Walter David Taylor Powell (25 March 1831 – 23 December 1906) was an English mariner and paramilitary Native Police officer in the British colonies of New South Wales and Queensland. He played a significant part in the practical implementation of British colonial rule in the coastal areas of Queensland. His role as an officer in the Native Police was central in a number of important moments in colonial Queensland history including that of the brutal crushing of localised Aboriginal resistance after the Hornet Bank massacre, the foundation of Rockhampton and the creation of the Bowen settlement. He also had major contributions in the founding of Cardwell, the coastal and South Seas trade, and the British colonisation of the Torres Strait.

==Early life==
Powell was born in Bampton, Oxfordshire in 1831 to Walter Posthumus and Matilda Pearl Powell. His full name was Walter Frederick David Taylor Powell. In 1838, his father was employed by the East India Company as an Archdeacon and consequently the Powell family moved to Madras. After three years there Walter returned to England for schooling. He was not academically inclined and chose a career at sea instead of finishing his formal education. He became a teenage midshipsman on various vessels including the Sutlej and the Vernon. In 1852, he arrived in the Australian city of Melbourne as third mate aboard trading vessel of Green & Co. The Victorian gold rush was occurring at this time, and Powell absconded from his ship to become a digger at Castlemaine, Victoria. He acquired not much more than dysentery and returned to England. After failing in an attempt to join the Turkish Navy he returned to Melbourne in 1853 to try his luck on the Bendigo goldfields. His prospecting attempts again were poor.

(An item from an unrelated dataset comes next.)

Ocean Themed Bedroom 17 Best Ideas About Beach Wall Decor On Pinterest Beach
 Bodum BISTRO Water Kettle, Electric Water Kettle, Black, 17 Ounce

==Trooper in the Gold Escort==
At the time of his presence at Bendigo, the local government were reforming the armed escorts of the transportations of gold from the various diggings to Melbourne. The shooting of the McIvor gold escort in 1853 prompted this reorganisation and Powell was employed as a member of the reformed Gold Escort. He worked the Beechworth to Melbourne route from 1853 to 1855.

==Shipwreck of the Reindeer==
In 1855, Powell wished to again return to England, this time with the view of enlisting in the Crimean War. He joined the crew of the vessel Reindeer which departed Melbourne in August 1855. On 5 September, the Reindeer ran aground on Pocklington Reef in the Louisiade Archipelago. The 19 crew members managed to stock and launch the longboat from the stricken vessel and initially sailed to mainland New Guinea but felt threatened by the Indigenous people they encountered there and so decided to head south on the prevailing winds to the nearest safe British port they knew of in Moreton Bay. They started to run low on provisions at Lizard Island and subsequently went ashore at Cape Grafton to obtain food and water from the Aboriginals they observed there. Two crewmen decided to stay with the local people, but after a violent disagreement, they returned to the longboat just as it was departing with the other crew members firing upon the locals. The longboat made its way down the eastern coast of Australia, stopping where it could to obtain supplies of food and water resulting in further conflict with Aboriginals. On 25 November, they arrived in Port Curtis and were surprised to find the fledgling British outpost of Gladstone where they became re-acquainted with European civilisation.

==Officer in the Native Police==
The settlement of Port Curtis, at this stage, had detachments of the Native Police stationed there. Lieutenant John Murray of the Native Police was present at Port Curtis when Powell and the other shipwrecked crew members arrived. As officers in the Native Police were in short supply during this period, Powell agreed to Murray's offer of being enlisted as a sub-Lieutenant into the force in December 1855.

==Formation of the Rockhampton township==
In June 1856, sub-Lieutenant Powell was called upon to escort Richard Palmer from Gladstone to the Fitzroy River, about 100 km to the north-west. Palmer wanted to establish a store at the tidal boundary of this river where the Archer brothers were transporting the wool from their newly established Gracemere property. Powell and his section of troopers travelled there and built a barracks, which became the first habitable dwelling of the colonial British township of Rockhampton. The barracks were located at what is now Col Brown Park at the end of Albert St near the river. Richard Palmer's shop was the second or third dwelling built and was located at the bottom of present-day Fitzroy St next to the Criterion Hotel. At the request of the Archer brothers for more armed protection against local Aboriginal confrontation, Powell later shifted his troopers to Gracemere.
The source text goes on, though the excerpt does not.